## [Task to complete]
Return the full listing unchanged, apart from leaving out its images.

## [Data shown]
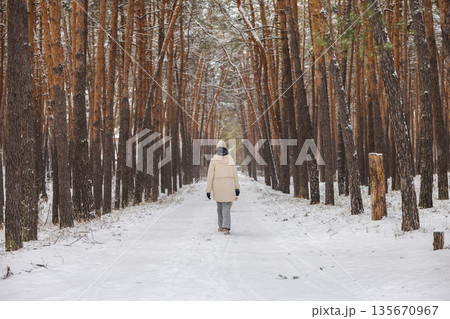 Teenage girl walking alone along snowy pine forest corridor, quiet winter path with tall trees, peaceful outdoor lifestyle, cold season travel and calm nature atmosphere 135670967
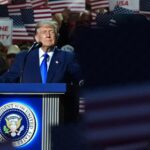 Trump promises $5,000 checks to american adults if republicans win Donald Trump with a serious expression speaking into a microphone to his supporters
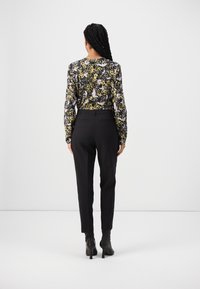 Blouse à manches longues à fleurs en noir, jaune et violet, associée à un pantalon noir ajusté. Bottines noires à talon léger.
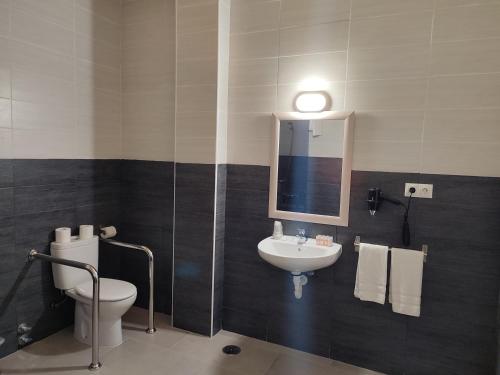 La salle de bains est pourvue d'un lavabo, de toilettes et d'un miroir. dans l'établissement Hotel Novo, à Ponferrada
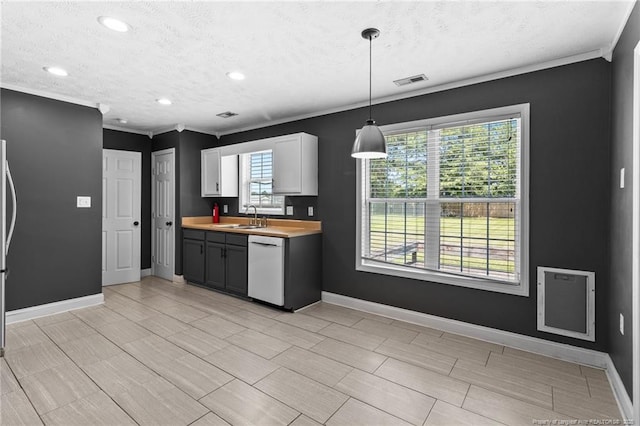 604 S Buckeye Dr, Raeford, NC 28376 - kitchen with a sink, dishwasher, baseboards, a textured ceiling, and crown molding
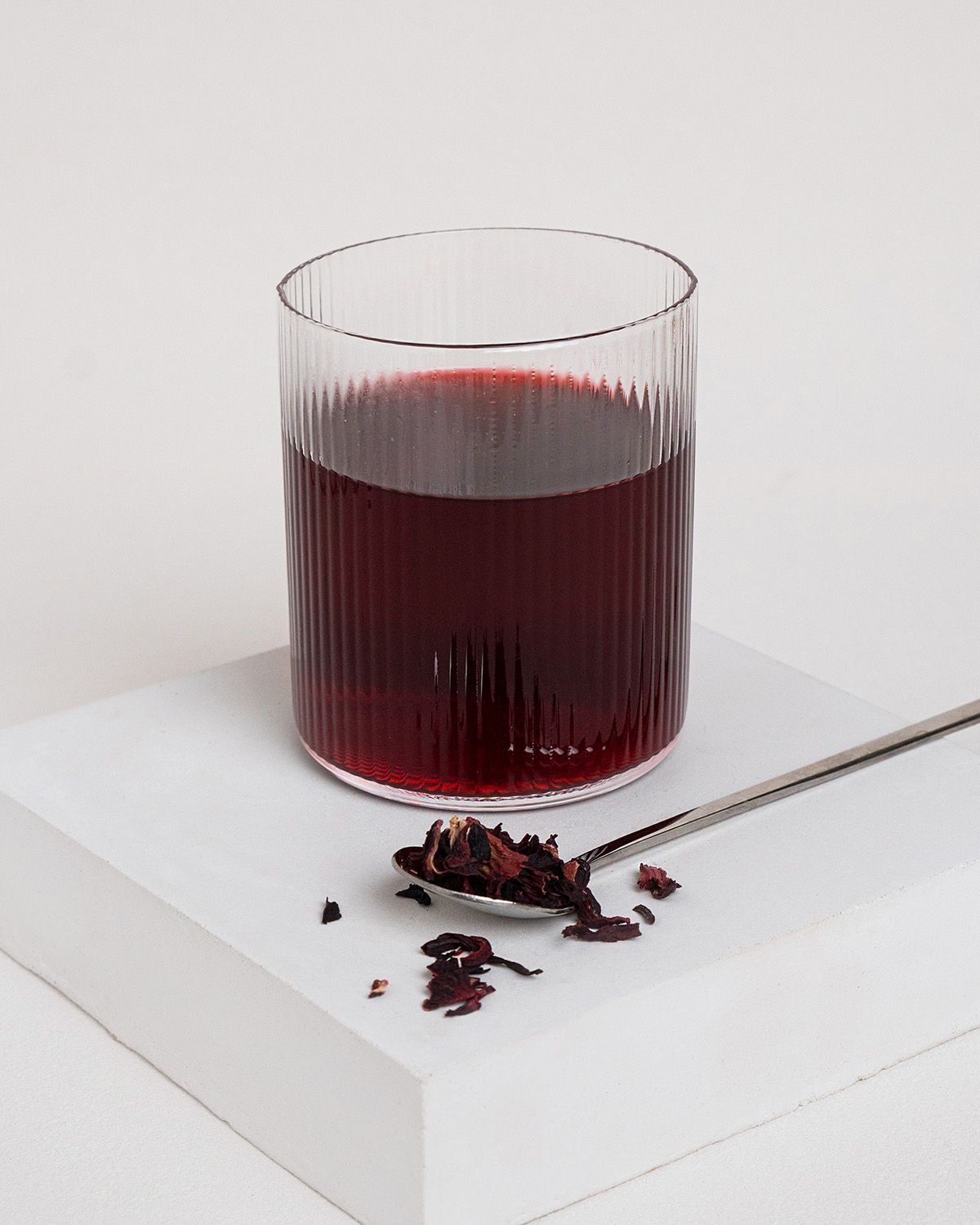Glas mit rotem Getränk und Löffel mit Hibiskusblüten. Glas mit vertikalen Rillen. Auf weißem Podest.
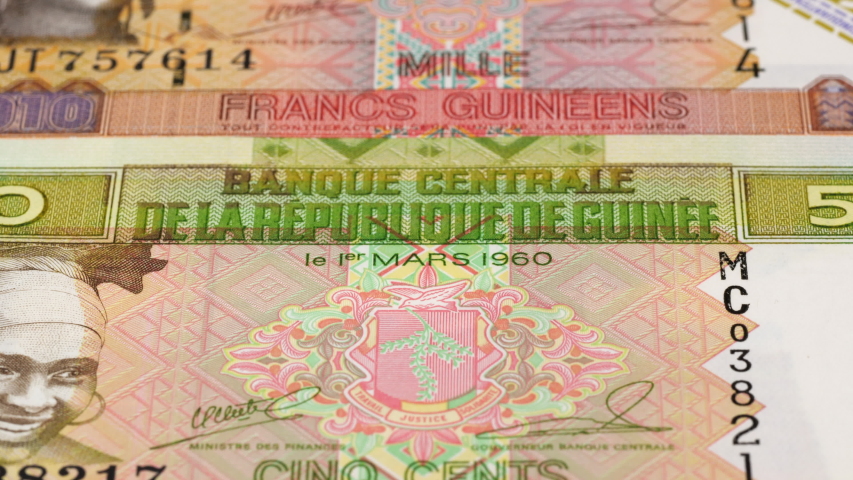 Guinea franc banknotes fast tracking. Guinean money. Slider shot, low angle. 4K, a Business & Finance Video by vkilikov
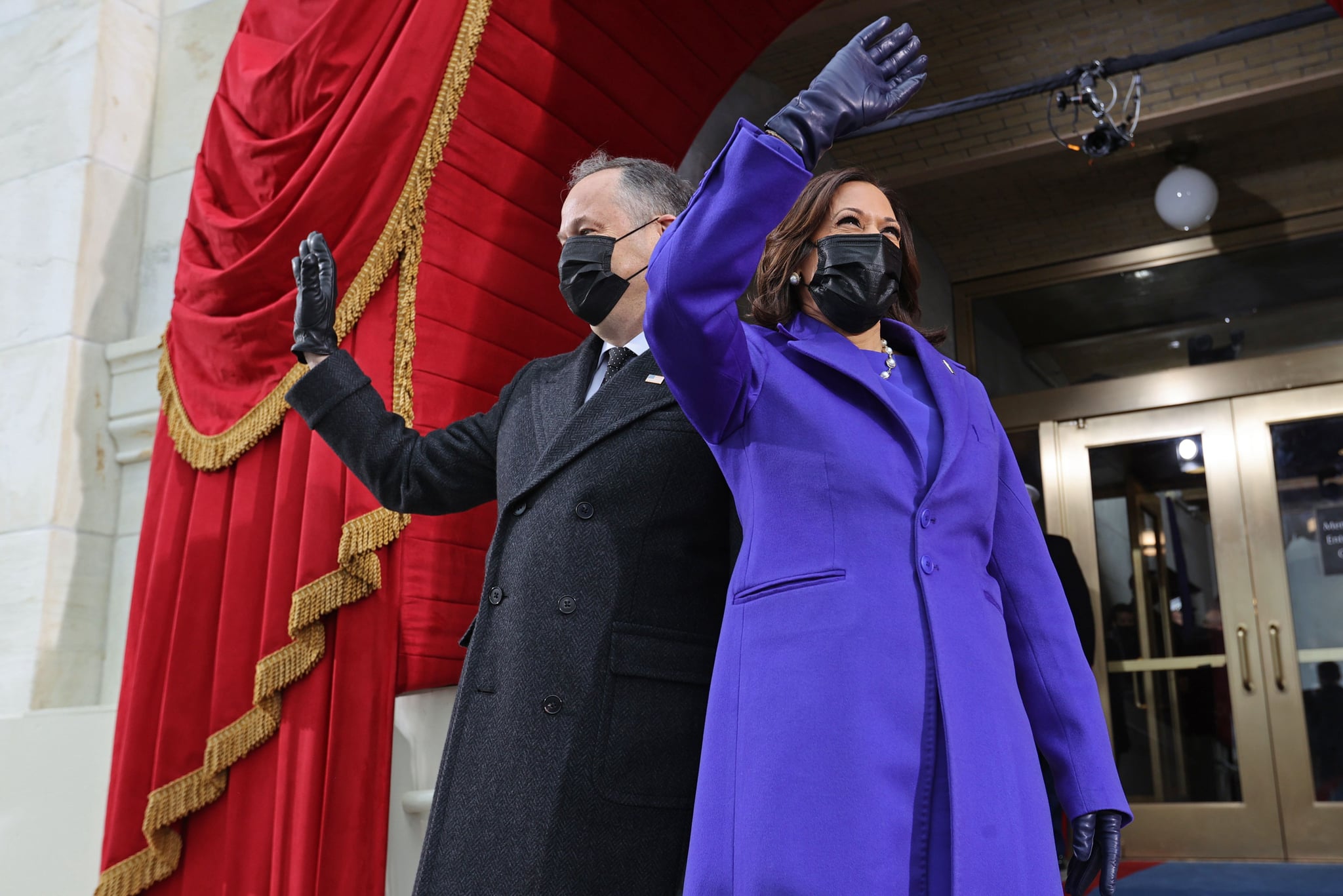 US Vice President-elect Kamala Harris (R) and US Second Gentleman Doug Emhoff wave as they arrive for the inauguration of Joe Biden as the 46th US President, on the West Front of the US Capitol in Washington, DC on January 20, 2021. (Photo by JONATHAN ERNST / POOL / AFP) (Photo by JONATHAN ERNST/POOL/AFP via Getty Images)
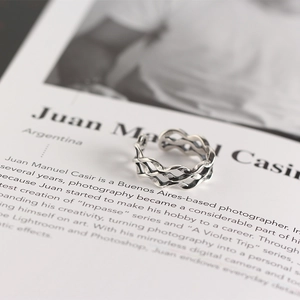 Detailed close-up of a silver Mobius braided ring resting on an open magazine page
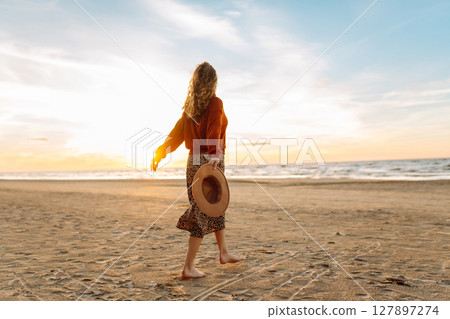 Stylish woman walks at sunset along beach of sea on at sunset. Travel, relax and lifestyle concept. 127897274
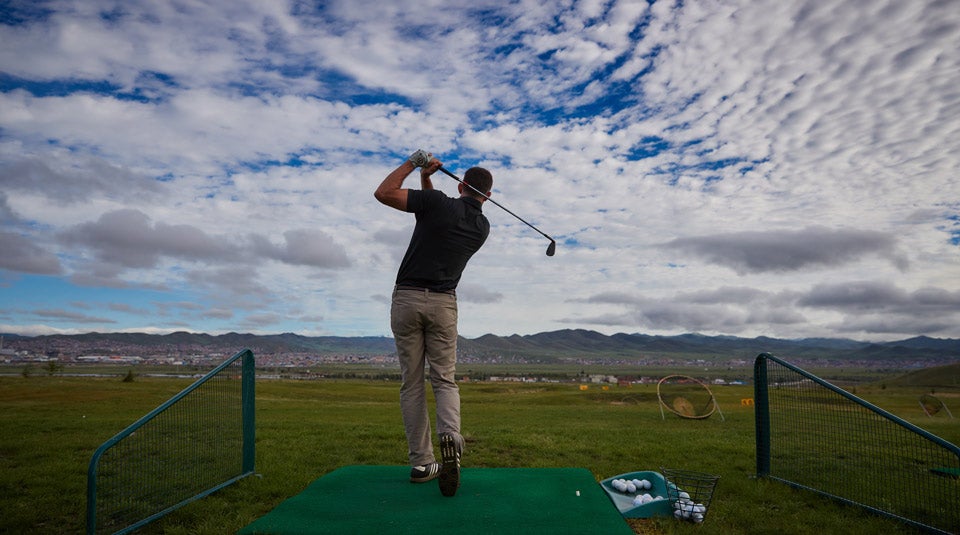 The author warming up on the Mt. Bogd driving range before the opening round of the Mongolian National Open. 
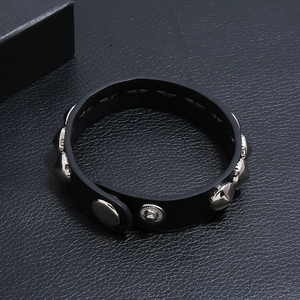 Men's punk black leather bracelet featuring silver cone studs and metal snap closure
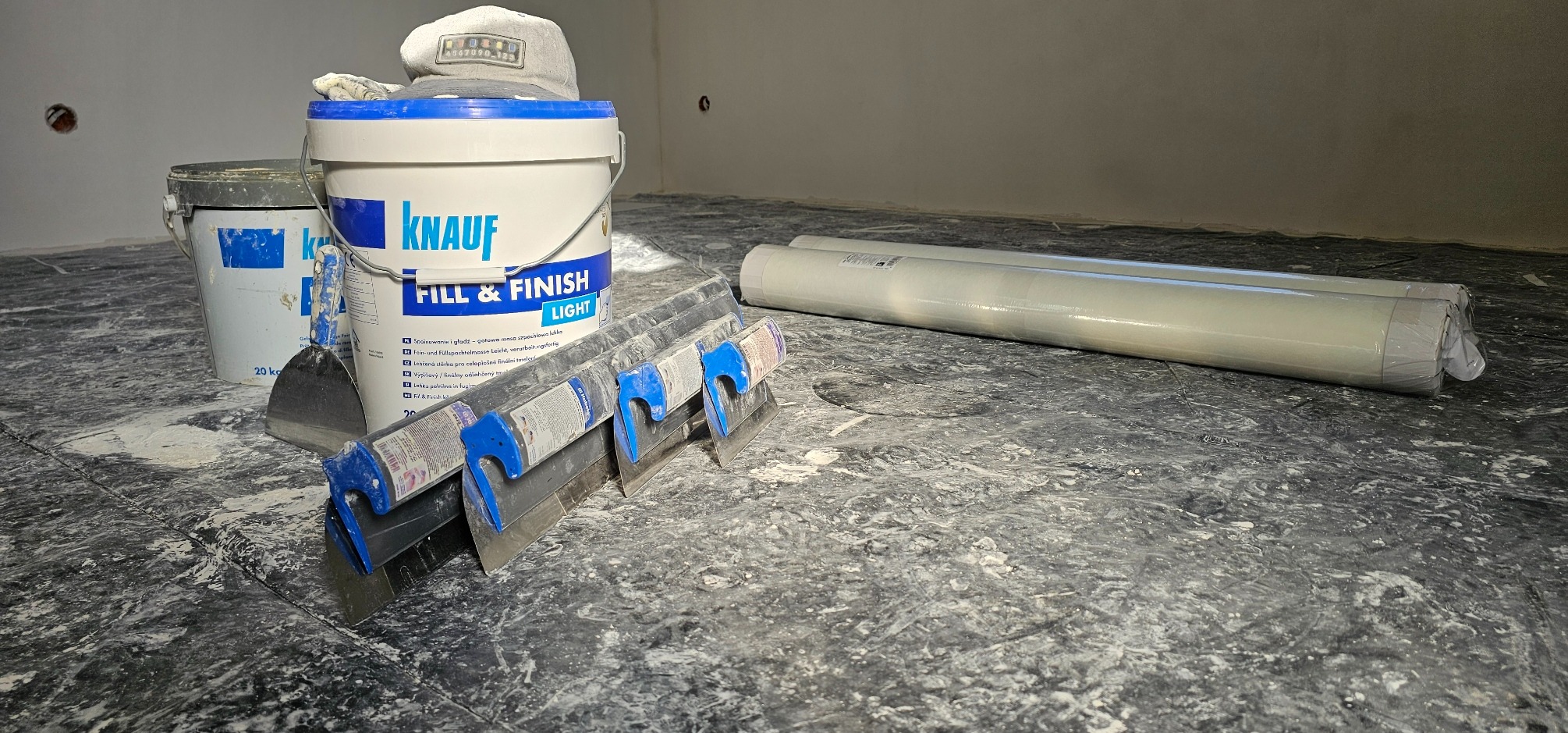 Przygotowanie do szpachlowania ścian: wiadro z masą szpachlową Knauf Fill & Finish Light, szpachelki z niebieskimi uchwytami, zakryty folią podkład, oraz czapka leżąca na wiadrze, na podłodze...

## [Answer for the task]
 Teenage girl walking alone along snowy pine forest corridor, quiet winter path with tall trees, peaceful outdoor lifestyle, cold season travel and calm nature atmosphere 135670967
 Trump promises $5,000 checks to american adults if republicans win Donald Trump with a serious expression speaking into a microphone to his supporters
 Blouse à manches longues à fleurs en noir, jaune et violet, associée à un pantalon noir ajusté. Bottines noires à talon léger.
 La salle de bains est pourvue d'un lavabo, de toilettes et d'un miroir. dans l'établissement Hotel Novo, à Ponferrada
 604 S Buckeye Dr, Raeford, NC 28376 - kitchen with a sink, dishwasher, baseboards, a textured ceiling, and crown molding
Glas mit rotem Getränk und Löffel mit Hibiskusblüten. Glas mit vertikalen Rillen. Auf weißem Podest.
 Guinea franc banknotes fast tracking. Guinean money. Slider shot, low angle. 4K, a Business & Finance Video by vkilikov
 US Vice President-elect Kamala Harris (R) and US Second Gentleman Doug Emhoff wave as they arrive for the inauguration of Joe Biden as the 46th US President, on the West Front of the US Capitol in Washington, DC on January 20, 2021. (Photo by JONATHAN ERNST / POOL / AFP) (Photo by JONATHAN ERNST/POOL/AFP via Getty Images)
 Detailed close-up of a silver Mobius braided ring resting on an open magazine page
 Stylish woman walks at sunset along beach of sea on at sunset. Travel, relax and lifestyle concept. 127897274
 The author warming up on the Mt. Bogd driving range before the opening round of the Mongolian National Open. 
 Men's punk black leather bracelet featuring silver cone studs and metal snap closure
 Przygotowanie do szpachlowania ścian: wiadro z masą szpachlową Knauf Fill & Finish Light, szpachelki z niebieskimi uchwytami, zakryty folią podkład, oraz czapka leżąca na wiadrze, na podłodze...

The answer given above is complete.